▶ **INSTRUCTION 1**:
Rewrite the rows from the line containing "From the shooting" through the end of the rows, replacing "pixel" with "point" and keeping everything else the same.

▶ **SOURCE DOCUMENT**:
Extended variables and modifiers

The expressions in {{=expr}} and {{=expr:modifier}} can use additional variable and modifiers.

These expressions can use any JavaScript expression that result in a number or string. But special handling of : and } is needed.

  • C[] : C is an array of strings. They are the capture groups of matching the originalTextRegex to the content of the selection.
    C[0] is the whole matched text.
  • :modifier : the numeric value, {{=expr}}, can have 1 or more modifiers. The modifiers you can add are:
    • :fixed(number) : display the value with number decimal places. Example: using {{=120+3.45:fixed(4)}} gives 123.4500
    • :simplify : display the value with the trailing 0's and decimal point removed. Only used in combination with :fixed(number).
      Example: using {{=120+3.45:simplify:fixed(4)}} gives 123.45
    • :size(number) : display the value padded left with 0 till the requested size. Can be combined with fixed modifier.
      Example: using {{=i+1:size(4)}} gives 0001, 0002, ...
    • :radix(number) : display the value in the specified radix (2 .. 36) (default: 10).
    • :ABC : Use capital characters A-Z for radix > 10.

Original text backreference

The originaly selected text in the range is matched against a regular expression with String.match(). This regular expression can use the full Javascript syntax.

The content of the original text backreference {{expr}} depends on the setting of the g flag on the originalTextRegex.

Without g flag

The captured groups of the first match can be used in the generated text with special back references.

▶ **ENTRIES**:
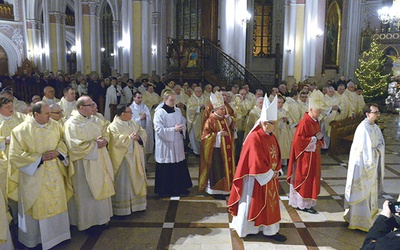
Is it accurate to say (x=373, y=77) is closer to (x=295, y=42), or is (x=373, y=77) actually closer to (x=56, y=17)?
(x=295, y=42)

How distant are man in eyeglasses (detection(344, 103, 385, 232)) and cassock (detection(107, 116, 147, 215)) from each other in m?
3.22

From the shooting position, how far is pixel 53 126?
4637 millimetres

▶ **INSTRUCTION 2**:
Write the next part of the documentation on extended variables and original text backreferences, picking up after its last sentence.

▶ **EXERCISE ANSWER 1**:
From the shooting position, how far is point 53 126?
4637 millimetres

▶ **EXERCISE ANSWER 2**:
Back reference {{0}} is all the matched text, this is not always the original text of the selected range. Add .* before and after the regex if needed.

{{1}} ... are the text matched by the specific capture groups of originalTextRegex.

There is no limit to the number of capture groups you can define in originalTextRegex.

By using the variable S in a repeat specification, {S-1}, you can loop over all the captured groups: {{j[0]+1}}{S-1}

With g flag

Any of the matches of the regular expression in the original text can be used in the generated text with special back references: {{expr}} . By using the variable S in a repeat specification, {S}, you can loop over all the matches.

Modified original text backreference

An original backreference can be modified with the following modifiers: {{expr:modifier}}

  • :first : Instead of taking the captured group of the current source range, take the corresponding captured group of the first source range.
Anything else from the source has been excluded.